May 30, 2006

Section 404: The Need for Input

Corp Fin Director John White delivered this speech on Thursday regarding the need for input into internal control matters, for both large and small companies. In the speech, John emphasizes the need for a different type of input now that a small business exemption is off the table. John notes that most of the energy expended by the small business community so far has related to obtaining the exemption – now, the SEC, PCAOB and COSO need input into how to shape the guidance that was promised a week ago as part of the regulatory four-point plan.

In addition, John reminds us of the PCAOB’s announcement a month ago about how this year’s inspections of audit firms will include analysis about how those firms conduct AS 2 audits – and that the SEC will be involved in this process as “the SEC’s inspectors will be inspecting the PCAOB inspectors.” For those dealing with internal controls, this is an important speech as it asks a number of questions as if it were a proposing release.

Presidential Memo: National Intelligence Director’s Power to Exempt Internal Controls, Etc.

Earlier this month, President Bush issued this memorandum that enables the Director of National Intelligence to exempt companies from the books and records and internal controls provisions of the Foreign Corrupt Practices Act. This shift in authority was accomplished without much fanfare and is only receiving coverage due to this article from Business Week. As noted in the article, the memo has the unrevealing title: “Assignment of Function Relating to Granting of Authority for Issuance of Certain Directives: Memorandum for the Director of National Intelligence.” Here is a transcript of a NPR interview with the Business Week article author.

## Collected data
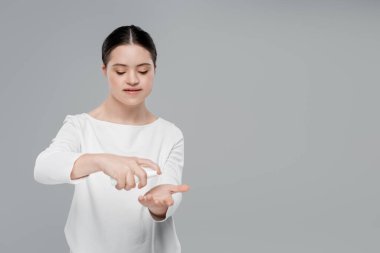 Down sendromlu genç bir kadın el dezenfektanı uyguluyor. Griye izole edilmiş.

## Task to complete
Copy the passage of the Section 404 post from "In addition, John" up to and including "a proposing release.".

## Written answer
In addition, John reminds us of the PCAOB’s announcement a month ago about how this year’s inspections of audit firms will include analysis about how those firms conduct AS 2 audits – and that the SEC will be involved in this process as “the SEC’s inspectors will be inspecting the PCAOB inspectors.” For those dealing with internal controls, this is an important speech as it asks a number of questions as if it were a proposing release.